Naturally instead of bringing joy, DQSH brings sympathetic outsiders to swell the tiny minority in the town who wish to expose their children to this kind of "diversity." Thus the local community (the real, geographical community) finds itself divided: private citizens protesting outside the library their taxes (or their ancestors' taxes) paid for are astonished to see police snipers (for whom they are also paying) watching them from  nearby rooves.

Berry is in favour of communities' right to protest artists' attempts to offend them (and, indeed, to be offended and to defend themselves from offence)--I don't think he anticipated the move from the desire to offend people to the desire to force them to accept the "joy" strangers offer them.

Berry, by the way, is always talking about a geographical community, which is interesting because our 21st century life is riven by rivalries between competing "communities" joined not by geographical location but by shared ideas, languages or ethnicity.

In the 20th century the divorce between geography and "community" was less obvious, at least in the urban USA, because people sharing the same religious or ethnic loyalties tended to live in the same neighbourhoods. The danger was when, say, a black member of one New York neighbourhood entered into a white (e.g. Italian) New York neighbourhood or a white guy from Evanston, Illinois for some insane reason decided to visit Cabrini Green, Chicago. (Incidentally, I notice that the Drag Queens of the DQSH I've reported on have always emerged alive and unharmed.)

However, in the 21st century, whenever anyone talks about a community it is not usually about the physical place in which they live but in the conceptual space in which they think. There is the black community, the Asian community (which somewhat overlaps the "Muslim community"), the LGBTQ+ community, the "Eastern European" community, as the Scottish papers call everyone in Scotland originating east of the Spree.

There is also, and I admit this freely, the Catholic Church and the "traditionalist community" within it, which is I can see is problematic for the bishops because they want us all to be one happy and unified flock---although I would point out the "national churches" within the Church across Canada and the United States which flourished throughout the 19th and 20th centuries. There is also, in the Church in the USA, a still-flourishing "Hispanic community."

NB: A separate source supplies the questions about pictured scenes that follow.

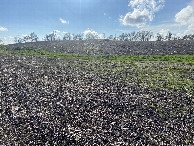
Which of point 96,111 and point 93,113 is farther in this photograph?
point 96,111

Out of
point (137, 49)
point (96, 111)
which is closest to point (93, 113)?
point (96, 111)

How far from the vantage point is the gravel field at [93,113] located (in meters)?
14.2

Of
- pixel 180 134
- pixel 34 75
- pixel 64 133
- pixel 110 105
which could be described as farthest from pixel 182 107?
pixel 34 75

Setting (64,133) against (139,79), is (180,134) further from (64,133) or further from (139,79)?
(139,79)

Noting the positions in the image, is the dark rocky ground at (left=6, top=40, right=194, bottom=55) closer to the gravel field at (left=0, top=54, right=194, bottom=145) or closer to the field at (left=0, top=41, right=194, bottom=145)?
the field at (left=0, top=41, right=194, bottom=145)

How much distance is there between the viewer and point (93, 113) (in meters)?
18.1

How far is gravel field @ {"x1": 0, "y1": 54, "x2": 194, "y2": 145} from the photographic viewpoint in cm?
1425

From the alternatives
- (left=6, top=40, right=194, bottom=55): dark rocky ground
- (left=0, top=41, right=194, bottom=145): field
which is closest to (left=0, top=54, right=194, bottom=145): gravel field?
(left=0, top=41, right=194, bottom=145): field

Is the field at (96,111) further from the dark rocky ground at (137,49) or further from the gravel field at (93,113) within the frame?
the dark rocky ground at (137,49)

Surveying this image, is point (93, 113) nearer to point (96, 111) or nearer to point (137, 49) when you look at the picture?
point (96, 111)

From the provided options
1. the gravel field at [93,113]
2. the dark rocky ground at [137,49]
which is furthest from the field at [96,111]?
the dark rocky ground at [137,49]

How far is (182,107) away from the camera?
18703mm

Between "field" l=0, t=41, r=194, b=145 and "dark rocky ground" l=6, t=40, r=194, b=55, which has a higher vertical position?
"dark rocky ground" l=6, t=40, r=194, b=55

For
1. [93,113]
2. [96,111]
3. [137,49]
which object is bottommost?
[93,113]
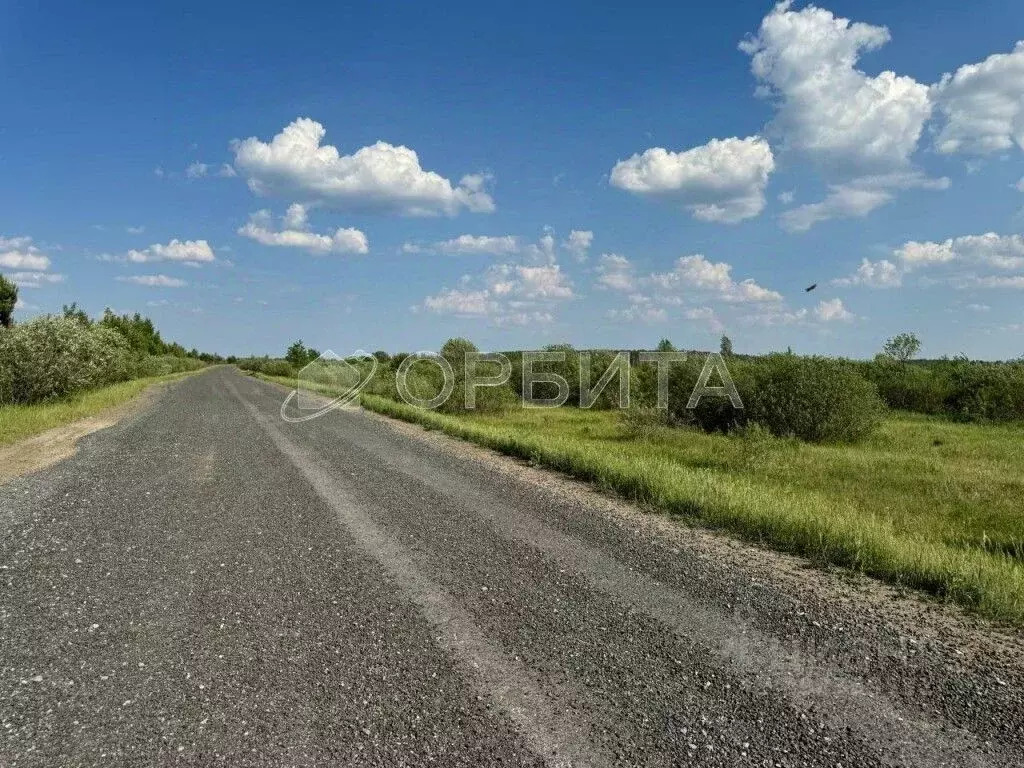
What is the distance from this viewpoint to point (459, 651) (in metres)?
4.18

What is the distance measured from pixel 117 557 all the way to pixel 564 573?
174 inches

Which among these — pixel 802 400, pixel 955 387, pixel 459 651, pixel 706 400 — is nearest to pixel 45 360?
pixel 706 400

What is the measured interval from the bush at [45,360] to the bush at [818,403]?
89.1ft

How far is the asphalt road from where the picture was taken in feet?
10.5

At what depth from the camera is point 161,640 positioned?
14.3 feet

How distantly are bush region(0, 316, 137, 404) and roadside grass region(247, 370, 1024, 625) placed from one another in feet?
51.6

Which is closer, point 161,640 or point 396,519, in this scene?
point 161,640

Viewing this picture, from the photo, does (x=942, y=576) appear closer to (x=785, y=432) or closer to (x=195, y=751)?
(x=195, y=751)

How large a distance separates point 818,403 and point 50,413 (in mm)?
24868

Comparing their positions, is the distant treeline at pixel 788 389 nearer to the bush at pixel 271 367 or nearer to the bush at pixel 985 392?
the bush at pixel 985 392

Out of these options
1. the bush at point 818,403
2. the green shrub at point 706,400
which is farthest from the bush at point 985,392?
the green shrub at point 706,400

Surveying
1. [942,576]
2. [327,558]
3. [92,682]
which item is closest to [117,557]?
[327,558]

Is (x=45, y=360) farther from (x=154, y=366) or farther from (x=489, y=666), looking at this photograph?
(x=154, y=366)

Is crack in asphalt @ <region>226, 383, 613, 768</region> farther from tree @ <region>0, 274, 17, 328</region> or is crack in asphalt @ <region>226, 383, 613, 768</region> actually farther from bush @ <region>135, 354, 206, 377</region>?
bush @ <region>135, 354, 206, 377</region>
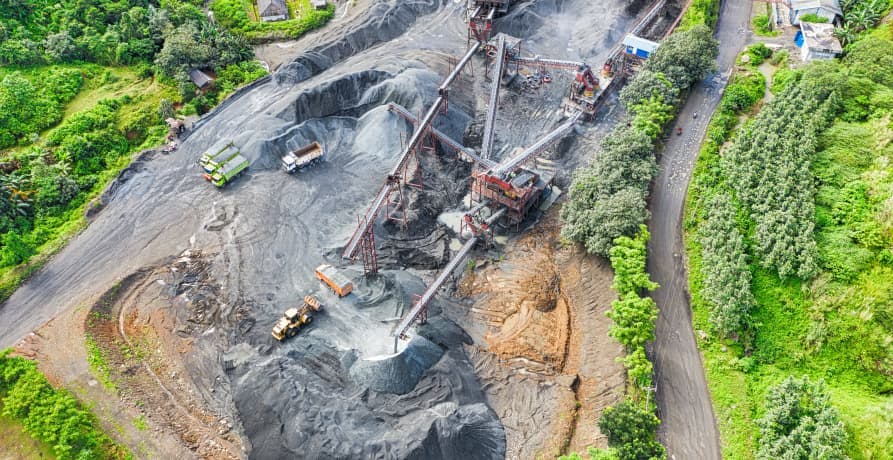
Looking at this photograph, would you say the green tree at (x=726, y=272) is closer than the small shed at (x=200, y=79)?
Yes

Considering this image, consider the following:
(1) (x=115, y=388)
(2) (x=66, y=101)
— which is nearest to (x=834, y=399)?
(1) (x=115, y=388)

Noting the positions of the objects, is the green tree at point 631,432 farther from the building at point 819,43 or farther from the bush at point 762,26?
the bush at point 762,26

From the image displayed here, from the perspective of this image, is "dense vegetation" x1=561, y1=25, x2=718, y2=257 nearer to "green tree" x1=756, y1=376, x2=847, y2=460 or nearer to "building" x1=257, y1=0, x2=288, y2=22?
"green tree" x1=756, y1=376, x2=847, y2=460

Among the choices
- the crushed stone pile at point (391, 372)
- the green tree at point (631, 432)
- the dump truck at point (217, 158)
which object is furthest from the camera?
the dump truck at point (217, 158)

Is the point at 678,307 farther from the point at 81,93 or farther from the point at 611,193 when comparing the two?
the point at 81,93

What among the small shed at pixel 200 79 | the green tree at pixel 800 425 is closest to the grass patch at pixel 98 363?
the small shed at pixel 200 79

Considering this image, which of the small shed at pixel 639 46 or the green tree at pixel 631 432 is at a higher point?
the small shed at pixel 639 46

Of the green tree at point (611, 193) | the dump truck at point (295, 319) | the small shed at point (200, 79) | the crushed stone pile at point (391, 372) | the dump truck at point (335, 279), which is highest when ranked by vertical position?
the small shed at point (200, 79)
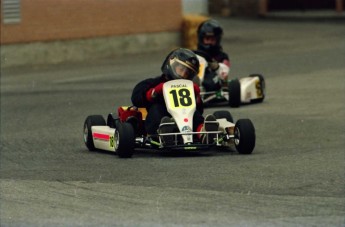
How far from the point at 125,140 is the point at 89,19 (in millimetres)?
14322

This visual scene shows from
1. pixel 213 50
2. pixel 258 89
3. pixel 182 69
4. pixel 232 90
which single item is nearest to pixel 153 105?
pixel 182 69

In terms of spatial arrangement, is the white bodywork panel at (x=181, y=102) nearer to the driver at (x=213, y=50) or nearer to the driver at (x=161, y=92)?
the driver at (x=161, y=92)

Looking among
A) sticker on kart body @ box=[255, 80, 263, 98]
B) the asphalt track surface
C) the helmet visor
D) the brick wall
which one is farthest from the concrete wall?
the helmet visor

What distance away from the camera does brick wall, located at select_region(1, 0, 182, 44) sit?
24.3m

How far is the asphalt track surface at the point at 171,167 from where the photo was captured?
805cm

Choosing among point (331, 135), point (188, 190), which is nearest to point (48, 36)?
point (331, 135)

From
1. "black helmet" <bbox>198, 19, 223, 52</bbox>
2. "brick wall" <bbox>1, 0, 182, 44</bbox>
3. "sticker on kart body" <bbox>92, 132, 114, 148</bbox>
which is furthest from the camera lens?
"brick wall" <bbox>1, 0, 182, 44</bbox>

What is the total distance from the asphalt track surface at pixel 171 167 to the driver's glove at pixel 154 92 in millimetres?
560

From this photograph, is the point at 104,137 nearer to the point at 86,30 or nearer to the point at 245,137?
the point at 245,137

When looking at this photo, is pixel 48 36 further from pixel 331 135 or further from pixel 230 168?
pixel 230 168

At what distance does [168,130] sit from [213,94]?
509 centimetres

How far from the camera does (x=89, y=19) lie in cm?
2531

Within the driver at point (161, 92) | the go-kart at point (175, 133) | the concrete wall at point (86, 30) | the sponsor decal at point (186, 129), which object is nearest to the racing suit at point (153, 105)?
the driver at point (161, 92)

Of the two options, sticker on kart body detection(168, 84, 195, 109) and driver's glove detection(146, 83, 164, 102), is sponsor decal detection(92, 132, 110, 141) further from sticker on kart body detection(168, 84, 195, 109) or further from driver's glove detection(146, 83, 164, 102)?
sticker on kart body detection(168, 84, 195, 109)
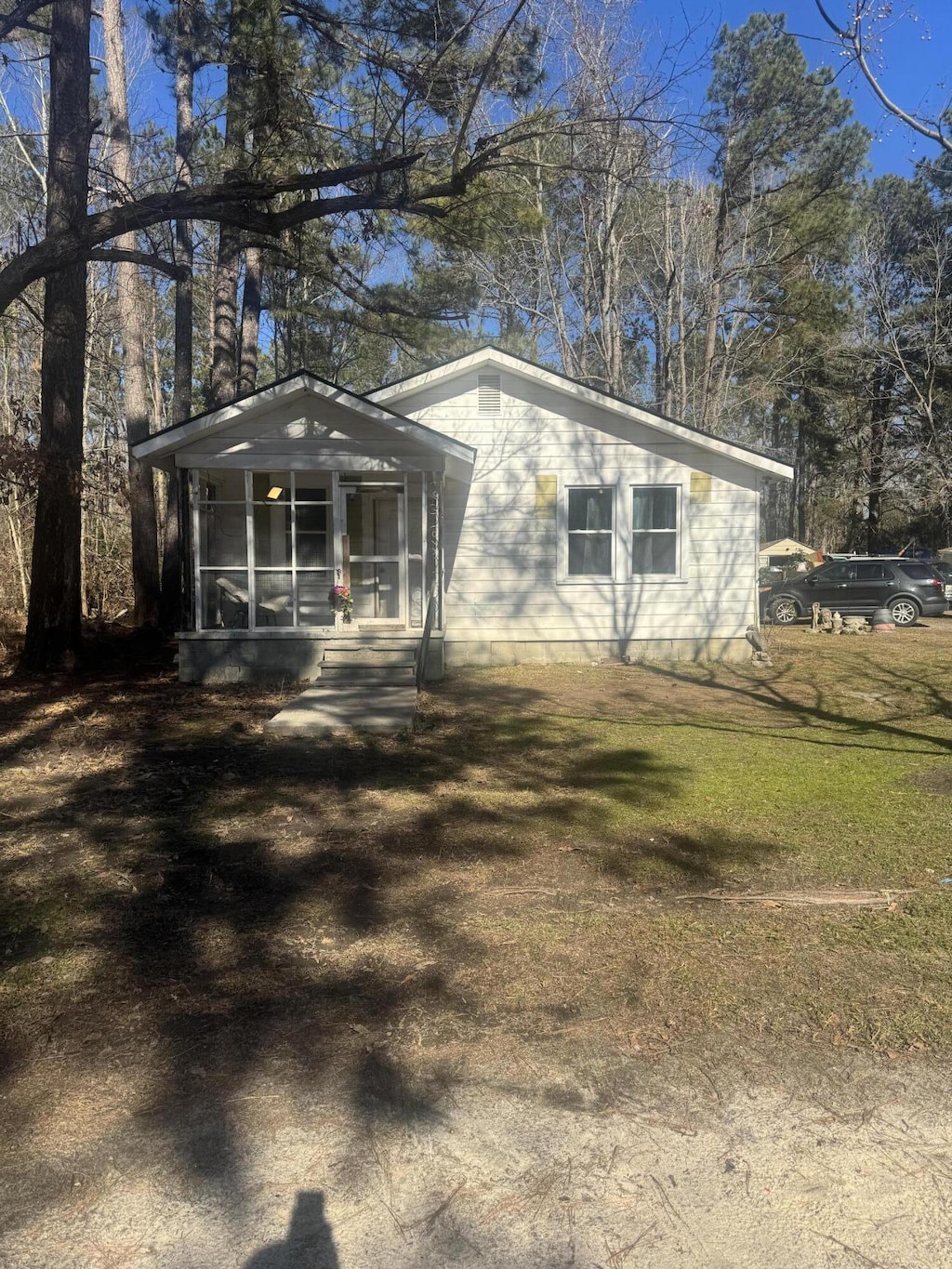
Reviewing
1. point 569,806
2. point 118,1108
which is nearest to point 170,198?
point 569,806

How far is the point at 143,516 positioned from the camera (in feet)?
53.6

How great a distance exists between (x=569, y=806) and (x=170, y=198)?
23.0 feet

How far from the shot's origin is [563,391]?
13.7m

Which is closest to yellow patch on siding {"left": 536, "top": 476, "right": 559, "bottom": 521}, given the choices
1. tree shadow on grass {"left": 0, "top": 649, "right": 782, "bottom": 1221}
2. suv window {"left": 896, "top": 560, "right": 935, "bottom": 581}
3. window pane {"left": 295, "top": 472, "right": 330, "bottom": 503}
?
window pane {"left": 295, "top": 472, "right": 330, "bottom": 503}

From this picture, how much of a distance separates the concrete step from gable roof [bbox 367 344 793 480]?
4.56m

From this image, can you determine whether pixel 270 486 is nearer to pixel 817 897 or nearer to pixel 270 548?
pixel 270 548

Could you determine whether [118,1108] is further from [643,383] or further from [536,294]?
[643,383]

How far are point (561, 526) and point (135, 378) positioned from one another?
799 centimetres

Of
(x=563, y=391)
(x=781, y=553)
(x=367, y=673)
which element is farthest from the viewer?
(x=781, y=553)

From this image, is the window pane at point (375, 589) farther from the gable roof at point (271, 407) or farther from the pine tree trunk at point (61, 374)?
the pine tree trunk at point (61, 374)

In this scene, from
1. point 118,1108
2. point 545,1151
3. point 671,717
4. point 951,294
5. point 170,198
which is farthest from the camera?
point 951,294

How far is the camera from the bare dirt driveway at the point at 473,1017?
2451mm

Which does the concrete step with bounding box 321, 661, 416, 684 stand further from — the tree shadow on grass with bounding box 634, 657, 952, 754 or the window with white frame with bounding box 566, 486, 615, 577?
the window with white frame with bounding box 566, 486, 615, 577

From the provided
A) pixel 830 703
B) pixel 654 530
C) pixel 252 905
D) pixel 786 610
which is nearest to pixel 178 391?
pixel 654 530
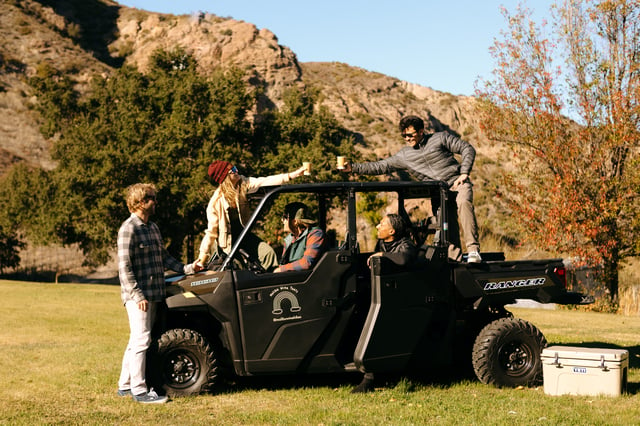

The Catholic "traditionalist community" is nothing to sneeze at, for we are so counter-cultural, it can be difficult for us to feel at home anywhere outside it. We are also happy to welcome fellow traditionalists from across the world into our gin-quaffing circles. Therefore, thinking about my own geographical community, neighbours to our left and right and downstairs, is rather a new thing for me. So far what joins us, besides being compelled by the state to remain near each other (or pretend to) 23 hours of the day, is that we put each other's bins out. Putting each other's bins out is like the seed of geographical community showing its first sprout.